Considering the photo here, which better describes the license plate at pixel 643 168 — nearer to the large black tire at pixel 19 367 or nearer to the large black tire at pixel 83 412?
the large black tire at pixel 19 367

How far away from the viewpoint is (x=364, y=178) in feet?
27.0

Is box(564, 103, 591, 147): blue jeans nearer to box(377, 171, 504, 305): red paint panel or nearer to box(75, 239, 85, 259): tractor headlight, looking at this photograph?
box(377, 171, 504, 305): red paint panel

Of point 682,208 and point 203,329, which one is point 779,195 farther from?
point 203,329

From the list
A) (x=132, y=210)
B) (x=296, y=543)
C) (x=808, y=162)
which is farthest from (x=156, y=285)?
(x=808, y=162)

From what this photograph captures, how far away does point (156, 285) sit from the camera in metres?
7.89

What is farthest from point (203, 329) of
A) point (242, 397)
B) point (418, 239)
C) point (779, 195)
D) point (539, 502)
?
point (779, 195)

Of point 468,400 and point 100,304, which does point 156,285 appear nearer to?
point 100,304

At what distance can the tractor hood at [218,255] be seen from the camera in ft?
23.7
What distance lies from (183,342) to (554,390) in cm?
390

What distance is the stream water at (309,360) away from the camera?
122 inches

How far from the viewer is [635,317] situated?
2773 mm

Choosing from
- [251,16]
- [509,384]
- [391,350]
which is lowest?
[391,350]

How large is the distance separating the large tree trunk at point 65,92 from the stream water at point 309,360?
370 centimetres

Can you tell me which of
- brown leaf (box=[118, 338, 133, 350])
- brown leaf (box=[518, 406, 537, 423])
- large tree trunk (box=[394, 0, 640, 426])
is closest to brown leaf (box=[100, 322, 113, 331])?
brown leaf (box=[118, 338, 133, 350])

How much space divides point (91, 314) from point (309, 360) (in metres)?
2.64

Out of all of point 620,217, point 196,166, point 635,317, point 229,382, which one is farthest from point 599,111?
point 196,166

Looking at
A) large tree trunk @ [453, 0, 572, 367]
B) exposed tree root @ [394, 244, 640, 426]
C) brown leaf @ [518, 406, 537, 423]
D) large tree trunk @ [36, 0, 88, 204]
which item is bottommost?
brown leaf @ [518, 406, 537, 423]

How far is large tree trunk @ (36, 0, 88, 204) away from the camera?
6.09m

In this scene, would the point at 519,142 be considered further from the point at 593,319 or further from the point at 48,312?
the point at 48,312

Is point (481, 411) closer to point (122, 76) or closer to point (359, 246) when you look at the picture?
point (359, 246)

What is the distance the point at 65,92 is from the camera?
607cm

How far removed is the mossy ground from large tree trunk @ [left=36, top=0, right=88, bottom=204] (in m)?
──────────
• **REQUIRED TASK**:
Return each line of the entries above unchanged, from the first entry through the last.

• **FINISHED EXERCISE**:
Considering the photo here, which better describes the license plate at pixel 643 168 — nearer to the large black tire at pixel 19 367 or nearer to the large black tire at pixel 83 412?
the large black tire at pixel 19 367

How far away from the viewpoint is (x=364, y=178) in feet?
27.0

Is box(564, 103, 591, 147): blue jeans nearer to box(377, 171, 504, 305): red paint panel or nearer to box(75, 239, 85, 259): tractor headlight, looking at this photograph?
box(377, 171, 504, 305): red paint panel

Of point 682,208 and point 203,329, which one is point 779,195 farther from?
point 203,329

From the list
A) (x=132, y=210)
B) (x=296, y=543)
C) (x=808, y=162)
which is farthest from (x=156, y=285)?
(x=808, y=162)

From what this photograph captures, how far away does point (156, 285) sit from the camera in metres?
7.89

What is farthest from point (203, 329) of
A) point (242, 397)
B) point (418, 239)
C) point (779, 195)
D) point (539, 502)
?
point (779, 195)

Of point 468,400 and point 100,304, which does point 156,285 appear nearer to?
point 100,304

At what distance can the tractor hood at [218,255] be seen from the camera in ft?
23.7
What distance lies from (183,342) to (554,390) in cm?
390

What distance is the stream water at (309,360) away from the camera?
122 inches

How far from the viewer is [635,317] situated?
2773 mm

Choosing from
- [251,16]
- [509,384]
- [391,350]
which is lowest?
[391,350]

How large is the distance separating the large tree trunk at point 65,92 from the stream water at point 309,360?
370 centimetres

Can you tell me which of
- brown leaf (box=[118, 338, 133, 350])
- brown leaf (box=[518, 406, 537, 423])
- large tree trunk (box=[394, 0, 640, 426])
is closest to brown leaf (box=[100, 322, 113, 331])?
brown leaf (box=[118, 338, 133, 350])

How much space divides point (91, 314) from point (309, 360) (in metres)?
2.64

Out of all of point 620,217, point 196,166, point 635,317, point 229,382, which one is farthest from point 599,111?
point 196,166

Looking at
A) large tree trunk @ [453, 0, 572, 367]
B) exposed tree root @ [394, 244, 640, 426]
C) brown leaf @ [518, 406, 537, 423]
D) large tree trunk @ [36, 0, 88, 204]
which item is bottommost?
brown leaf @ [518, 406, 537, 423]

How far is large tree trunk @ (36, 0, 88, 204) away from the camera?
6.09m

In this scene, would the point at 519,142 be considered further from the point at 593,319 or further from the point at 48,312?
the point at 48,312

Is point (481, 411) closer to point (122, 76) or closer to point (359, 246) when you look at the picture?
point (359, 246)

What is the distance the point at 65,92 is from the camera?
607cm

How far removed is the mossy ground from large tree trunk @ [left=36, top=0, right=88, bottom=204] (in m)?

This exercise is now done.